WHAT THIS EXERCISE ASKS:
1. Copy word for word the part of the news article on Avapro and atrial fibrillation that starts at "It has been" and ends at "events, Fonarow explained.".
2. Pick up the news article on Avapro and atrial fibrillation right after its last sentence and keep writing it.

DOCUMENT SEGMENT:
::::::::
WEDNESDAY, March 9 (HealthDay News) -- The blood pressure-lowering drug Avapro doesn't seem to prevent heart disease and stroke in patients suffering from the irregular heartbeat called atrial fibrillation, a new Canadian study finds.
People with atrial fibrillation are at risk for heart disease and stroke, and lowering blood pressure is one way of staving off these potential problems. Avapro (irbesartan) is an angiotensin-receptor blocker, which lowers blood pressure by helping blood vessels dilate.
"Atrial fibrillation affects between 2 and 6 million men and women in the United States," said Dr. Gregg Fonarow, a spokesman for the American Heart Association and a professor of cardiology at the University of California, Los Angeles.
"Individuals with atrial fibrillation have substantially increased risk for stroke, other cardiovascular events, hospitalizations, and health-care expenditures," he added.
It has been "widely speculated" that angiotensin-receptor blockers might reduce the likelihood of recurrent atrial fibrillation and reduce the risk of cardiovascular events, Fonarow explained.
::::::::
PROVIDED INFORMATION:
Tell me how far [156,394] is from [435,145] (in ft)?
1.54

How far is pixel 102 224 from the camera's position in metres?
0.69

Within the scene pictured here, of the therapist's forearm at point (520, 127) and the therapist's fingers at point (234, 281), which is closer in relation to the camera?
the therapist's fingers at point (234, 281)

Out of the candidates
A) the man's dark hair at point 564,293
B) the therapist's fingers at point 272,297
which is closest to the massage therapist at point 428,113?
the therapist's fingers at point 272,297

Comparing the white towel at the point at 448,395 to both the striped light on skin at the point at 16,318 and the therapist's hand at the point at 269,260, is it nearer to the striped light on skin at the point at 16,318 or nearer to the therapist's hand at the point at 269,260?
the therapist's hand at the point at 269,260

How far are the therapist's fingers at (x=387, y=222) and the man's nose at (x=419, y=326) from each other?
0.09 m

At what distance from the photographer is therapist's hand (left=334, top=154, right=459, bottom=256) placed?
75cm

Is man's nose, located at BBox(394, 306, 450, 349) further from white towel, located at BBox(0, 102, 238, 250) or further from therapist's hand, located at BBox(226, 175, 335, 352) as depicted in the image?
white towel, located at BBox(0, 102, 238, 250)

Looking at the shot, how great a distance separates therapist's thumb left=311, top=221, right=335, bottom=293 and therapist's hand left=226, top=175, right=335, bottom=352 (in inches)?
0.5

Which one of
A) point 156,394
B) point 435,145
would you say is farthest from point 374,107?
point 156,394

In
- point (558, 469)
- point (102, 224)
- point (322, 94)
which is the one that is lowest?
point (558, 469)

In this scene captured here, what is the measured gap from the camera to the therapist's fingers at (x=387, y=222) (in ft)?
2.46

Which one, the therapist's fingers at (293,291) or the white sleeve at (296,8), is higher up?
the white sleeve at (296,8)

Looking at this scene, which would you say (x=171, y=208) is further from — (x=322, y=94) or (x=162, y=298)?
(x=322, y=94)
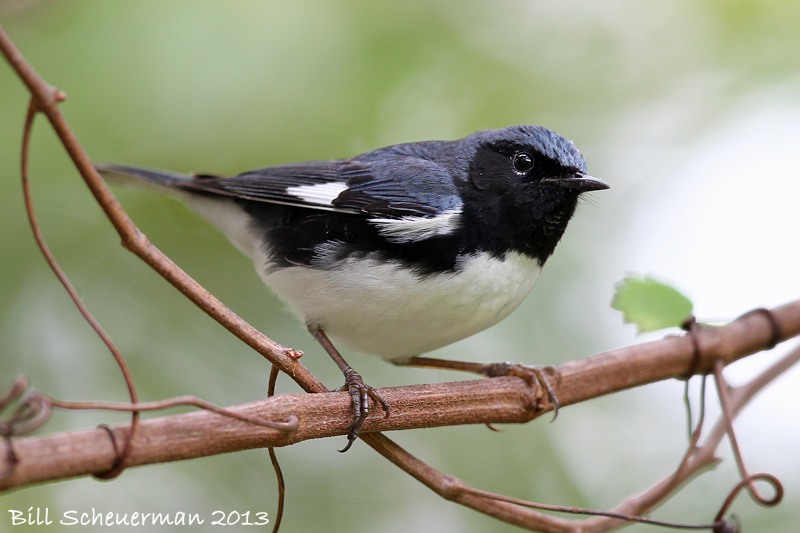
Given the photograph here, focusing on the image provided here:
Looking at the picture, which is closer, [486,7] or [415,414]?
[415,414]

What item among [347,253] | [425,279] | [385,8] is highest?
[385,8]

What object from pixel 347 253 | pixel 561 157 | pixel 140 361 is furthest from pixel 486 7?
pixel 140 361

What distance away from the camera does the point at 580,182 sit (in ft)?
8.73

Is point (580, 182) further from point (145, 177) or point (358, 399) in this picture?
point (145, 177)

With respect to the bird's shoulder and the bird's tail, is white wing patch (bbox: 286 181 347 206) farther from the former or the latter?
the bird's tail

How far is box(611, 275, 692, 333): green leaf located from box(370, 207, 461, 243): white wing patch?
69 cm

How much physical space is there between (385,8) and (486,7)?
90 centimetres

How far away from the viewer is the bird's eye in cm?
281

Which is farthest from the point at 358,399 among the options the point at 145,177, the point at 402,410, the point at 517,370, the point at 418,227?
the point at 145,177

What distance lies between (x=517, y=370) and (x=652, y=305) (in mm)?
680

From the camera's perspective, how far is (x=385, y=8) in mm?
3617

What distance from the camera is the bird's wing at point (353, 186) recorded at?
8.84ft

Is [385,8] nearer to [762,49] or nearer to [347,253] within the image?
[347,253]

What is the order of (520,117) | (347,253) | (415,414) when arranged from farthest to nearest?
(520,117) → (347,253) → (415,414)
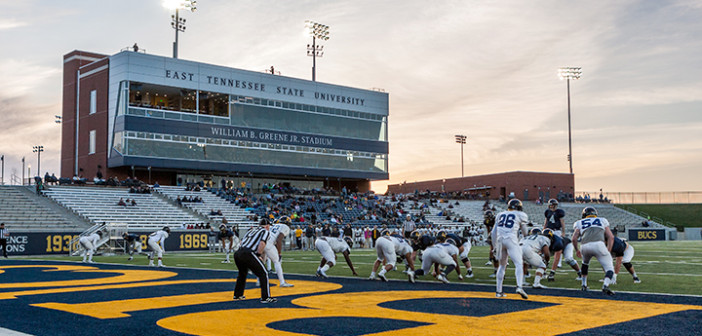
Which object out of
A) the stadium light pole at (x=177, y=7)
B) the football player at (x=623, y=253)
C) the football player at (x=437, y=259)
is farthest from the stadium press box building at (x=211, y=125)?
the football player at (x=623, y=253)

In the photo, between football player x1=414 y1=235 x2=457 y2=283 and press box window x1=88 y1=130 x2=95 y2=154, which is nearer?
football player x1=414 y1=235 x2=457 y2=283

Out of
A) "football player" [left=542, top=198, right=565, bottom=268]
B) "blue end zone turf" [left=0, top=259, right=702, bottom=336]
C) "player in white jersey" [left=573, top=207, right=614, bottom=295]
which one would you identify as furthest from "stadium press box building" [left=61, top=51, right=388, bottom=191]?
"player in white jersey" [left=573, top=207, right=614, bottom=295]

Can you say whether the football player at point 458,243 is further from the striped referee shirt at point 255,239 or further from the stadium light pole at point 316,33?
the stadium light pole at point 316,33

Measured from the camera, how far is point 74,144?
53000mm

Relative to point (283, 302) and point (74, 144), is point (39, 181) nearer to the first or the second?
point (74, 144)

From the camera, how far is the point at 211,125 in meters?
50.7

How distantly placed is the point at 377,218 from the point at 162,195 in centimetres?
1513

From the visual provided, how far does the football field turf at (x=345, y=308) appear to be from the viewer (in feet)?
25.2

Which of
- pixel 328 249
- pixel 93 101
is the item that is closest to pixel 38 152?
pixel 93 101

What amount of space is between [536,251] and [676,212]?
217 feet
::::::::
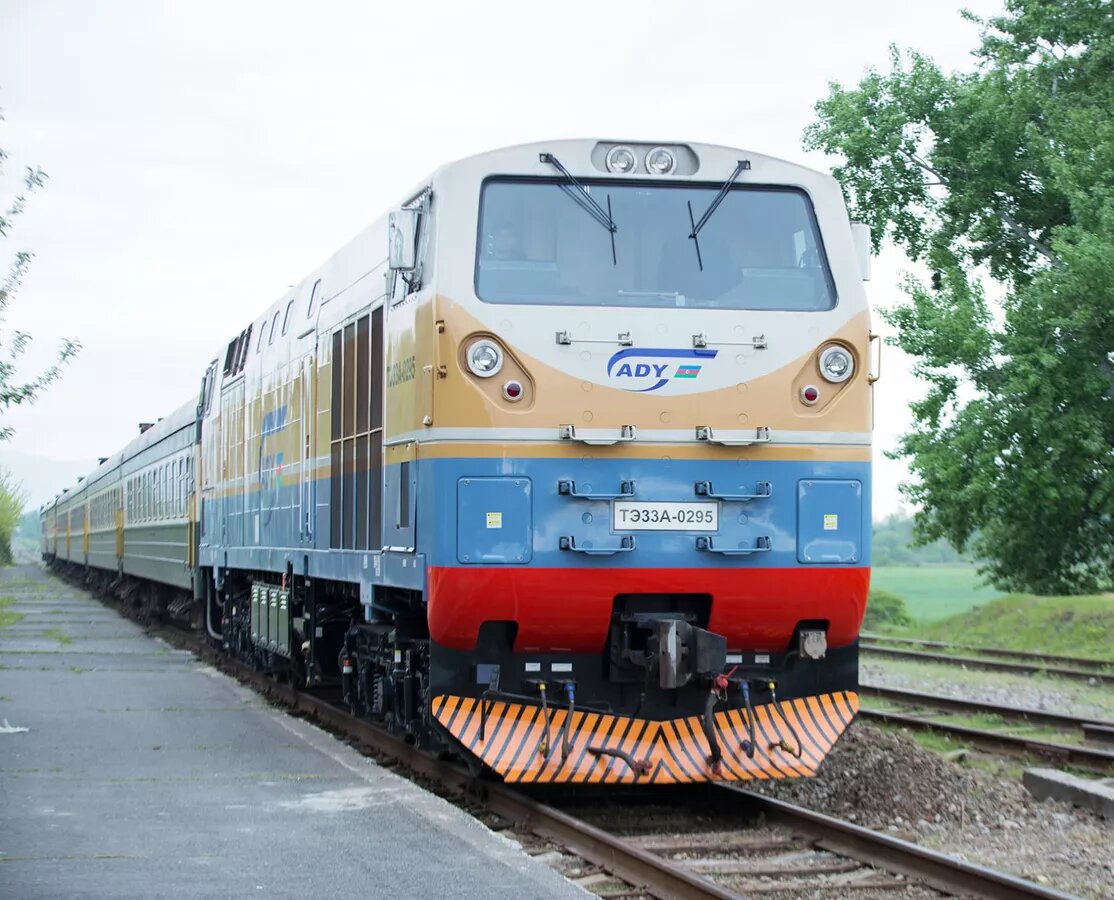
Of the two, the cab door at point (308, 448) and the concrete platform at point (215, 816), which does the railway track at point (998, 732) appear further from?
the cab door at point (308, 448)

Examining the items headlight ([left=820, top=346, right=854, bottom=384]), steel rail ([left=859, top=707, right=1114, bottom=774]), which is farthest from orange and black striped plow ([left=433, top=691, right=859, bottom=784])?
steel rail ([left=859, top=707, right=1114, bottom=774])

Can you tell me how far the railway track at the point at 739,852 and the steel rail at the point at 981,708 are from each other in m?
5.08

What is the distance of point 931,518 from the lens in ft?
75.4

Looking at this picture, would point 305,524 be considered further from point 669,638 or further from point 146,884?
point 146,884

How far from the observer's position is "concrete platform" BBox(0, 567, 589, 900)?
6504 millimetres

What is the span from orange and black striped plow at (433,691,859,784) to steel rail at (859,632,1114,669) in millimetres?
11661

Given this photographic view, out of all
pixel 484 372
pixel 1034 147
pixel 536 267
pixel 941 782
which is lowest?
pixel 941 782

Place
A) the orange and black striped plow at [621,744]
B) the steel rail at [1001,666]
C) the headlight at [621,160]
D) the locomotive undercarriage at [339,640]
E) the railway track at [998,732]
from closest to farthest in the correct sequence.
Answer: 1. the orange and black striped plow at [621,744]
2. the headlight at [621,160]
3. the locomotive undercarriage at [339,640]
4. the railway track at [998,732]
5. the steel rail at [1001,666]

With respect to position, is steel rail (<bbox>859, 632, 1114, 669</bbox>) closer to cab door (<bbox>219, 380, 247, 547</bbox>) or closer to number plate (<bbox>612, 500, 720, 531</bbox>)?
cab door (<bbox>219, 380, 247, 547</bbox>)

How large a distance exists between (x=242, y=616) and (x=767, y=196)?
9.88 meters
::::::::
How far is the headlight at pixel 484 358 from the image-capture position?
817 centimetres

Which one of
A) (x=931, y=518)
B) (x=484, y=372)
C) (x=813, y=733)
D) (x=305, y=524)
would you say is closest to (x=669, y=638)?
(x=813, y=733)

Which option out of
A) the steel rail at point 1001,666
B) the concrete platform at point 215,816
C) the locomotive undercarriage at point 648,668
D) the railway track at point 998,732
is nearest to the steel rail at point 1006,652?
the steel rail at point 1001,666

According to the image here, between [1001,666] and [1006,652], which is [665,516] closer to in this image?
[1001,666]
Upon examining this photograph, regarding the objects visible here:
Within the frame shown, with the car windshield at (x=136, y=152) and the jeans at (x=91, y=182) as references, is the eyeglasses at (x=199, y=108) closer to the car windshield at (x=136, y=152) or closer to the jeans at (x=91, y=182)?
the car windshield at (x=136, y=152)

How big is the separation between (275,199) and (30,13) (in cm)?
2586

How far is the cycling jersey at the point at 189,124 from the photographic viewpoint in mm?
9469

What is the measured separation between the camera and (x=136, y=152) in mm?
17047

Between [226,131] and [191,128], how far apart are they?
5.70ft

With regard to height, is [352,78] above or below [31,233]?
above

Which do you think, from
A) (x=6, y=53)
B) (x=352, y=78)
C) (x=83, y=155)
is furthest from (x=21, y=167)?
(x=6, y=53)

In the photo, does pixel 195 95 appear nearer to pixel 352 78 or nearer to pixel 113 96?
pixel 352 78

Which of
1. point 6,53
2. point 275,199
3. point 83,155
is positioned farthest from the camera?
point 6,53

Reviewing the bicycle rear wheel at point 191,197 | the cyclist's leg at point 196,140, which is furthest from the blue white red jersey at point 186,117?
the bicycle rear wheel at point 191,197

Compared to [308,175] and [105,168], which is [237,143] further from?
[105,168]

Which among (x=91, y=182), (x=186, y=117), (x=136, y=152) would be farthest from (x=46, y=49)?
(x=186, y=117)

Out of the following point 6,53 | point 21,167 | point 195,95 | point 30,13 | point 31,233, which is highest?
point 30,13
::::::::
ANSWER LIST:
1.
It has been "widely speculated" that angiotensin-receptor blockers might reduce the likelihood of recurrent atrial fibrillation and reduce the risk of cardiovascular events, Fonarow explained.

2.
Earlier studies have suggested that angiotensin-receptor blockers benefit patients with atrial fibrillation, he added.
The latest report is published in the March 10 issue of the New England Journal of Medicine.
For the study, Dr. Salim Yusuf, from McMaster University in Hamilton, and colleagues randomly assigned 9,016 patients with atrial fibrillation to daily doses of Avapro or a placebo. Over about four years of follow-up, the researchers looked for incidents of stroke, heart attack, death and heart failure.
The researchers found that even though people taking Avapro had lower blood pressure than those taking placebo, people in both groups suffered a stroke, heart attack or died at the same rate over the four years.